ARTICLE -
The hostel is also within walking distance of some of Bangkok’s most prominent cultural sites. Wat Suthat, the Giant Swing and Wat Saket are all a five minute walk away, while the Grand Palace, Wat Pho and Khao San Road can be reached in 15 to 20 minutes on foot. The nearest skytrain station is a few kilometres away, but a khlong boat pier is nearby. Delicious inexpensive food abounds in this area.

Not your average shared bathrooms.

Not your average shared bathrooms.

First built in 1869, the two-storey shophouse has been in the same family since 1905, and their dedication to preserving its classic spirit is commendable. Long before it was carefully touched up and transformed into a hostel, it had more humble existences as grocery and hardware stores. Faded black-and-white photos decorating the walls throughout the hostel hint at what the area was like in bygone eras.

The hostel has preserved many of the building’s original teak wood floors and stairs along with more modern glossy hardwood floors. Dark wood cabinets and doors, dangling glass lanterns, archways and French vanilla paint on the original walls all project the feel of a historic house-turned-museum. An inviting ground floor lobby/cafe with several low-lying tables serves quality coffee, cake and Western-style breakfasts — complimentary if you book a private room.

The lounge is a bit spartan.

The lounge is a bit spartan.

A narrow doorway takes you to an air-conditioned shared living room of sorts, with a flatscreen TV, modest collection of books and DVDs, fridge and love seat. Though comfortable enough, it doesn’t seem to get much use. From there, a steep stairway leads up to a landing where two wider stairwells begin. In another quirky old house feature, these confusingly loop around before meeting near the shared bathrooms.

INFORMATION SHOWN -
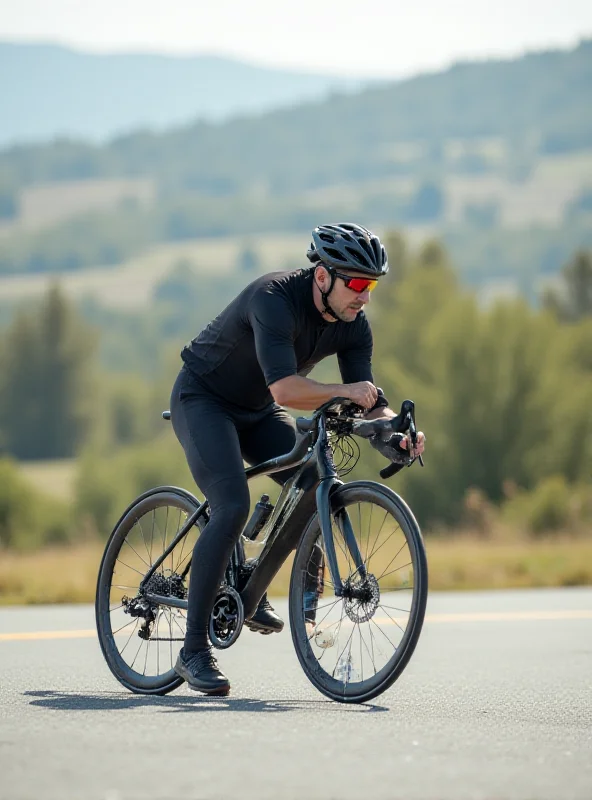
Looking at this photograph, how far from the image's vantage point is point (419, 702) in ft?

WHAT IS ASKED -
• A. Rewrite the hostel description from "First built in" up to and including "a private room.", replacing "teak wood" with "mahogany".
• B. According to the hostel description, in what year was the two-storey shophouse first built?
• C. Continue the hostel description from the point where it stops.
The data bears no relation to the hostel description.

ANSWERS IN ORDER -
• A.
First built in 1869, the two-storey shophouse has been in the same family since 1905, and their dedication to preserving its classic spirit is commendable. Long before it was carefully touched up and transformed into a hostel, it had more humble existences as grocery and hardware stores. Faded black-and-white photos decorating the walls throughout the hostel hint at what the area was like in bygone eras.

The hostel has preserved many of the building’s original mahogany floors and stairs along with more modern glossy hardwood floors. Dark wood cabinets and doors, dangling glass lanterns, archways and French vanilla paint on the original walls all project the feel of a historic house-turned-museum. An inviting ground floor lobby/cafe with several low-lying tables serves quality coffee, cake and Western-style breakfasts — complimentary if you book a private room.

• B. It was first built in 1869.

• C.
Simple and airy, a single six-bed mixed dorm room offers a fair amount of space, with massive lockable wood bureaus placed between each bunk. Fresh white sheets and fluffy yet not-too-thick pillows adorn comfy mattresses that fall somewhere between firm and soft. Each bed comes with soft reading lamp, electrical outlet, small wood shelf and towel. At 400 baht per bed, this is decent value.

A peek in the dorm.

A peek in the dorm.

With a roof of bleached white glass to allow in sunlight, shared bathroom facilities include two toilet rooms, two shower rooms and two stained glass basin sinks. Just like the rest of the building, the bathrooms appear exceptionally well kept, and showers are partitioned by the same dark wood swing-open doors that are featured throughout the hostel.

Three lovingly decorated private rooms are reminiscent of a late 19th century travellers’ lodge. The smaller one relies on shared facilities and goes for 1,300 baht while the other two with gorgeous ensuite bathrooms cost 1,600. All of them boast hardwood floors to go with vintage furnishings that include make-up desks and old oval mirrors with faded dark wood frames. Soft pink walls in the “Bankoc Yai” room are lovely, but the tasteful mint green theme of “Bankoc Noi” borders on the exquisite. Though they clash with the classic decor, TVs in the pricier privates will be a welcome addition on a rainy day.

All rooms are air-conditioned and WiFi is free throughout. The hostel does not offer communal computers, but a cheap internet cafe is located next door if you’re gadget-less. In terms of security, a lack of key-cards is offset by video cameras in all of the hallways, a watchful staff and a policy that requires all guests to check in by signing their name and presenting their room key every time they return. If only to avoid that rather tedious task, key-cards would be nice.

The lobby is really more of a coffee shop.

The lobby is really more of a coffee shop.

Niras does have one major disadvantage: street noise. The constant hum of traffic seeps in through the old building’s thin walls, and we could hear neighbourhood conversations (arguments, actually) when we passed through the dorm. Unless you sleep like a log in noisy surrounds, earplugs are a good idea. The hostel doesn’t support the social scene of NapPark, for example, but it’s not a bad spot to make friends with young, cultured travellers.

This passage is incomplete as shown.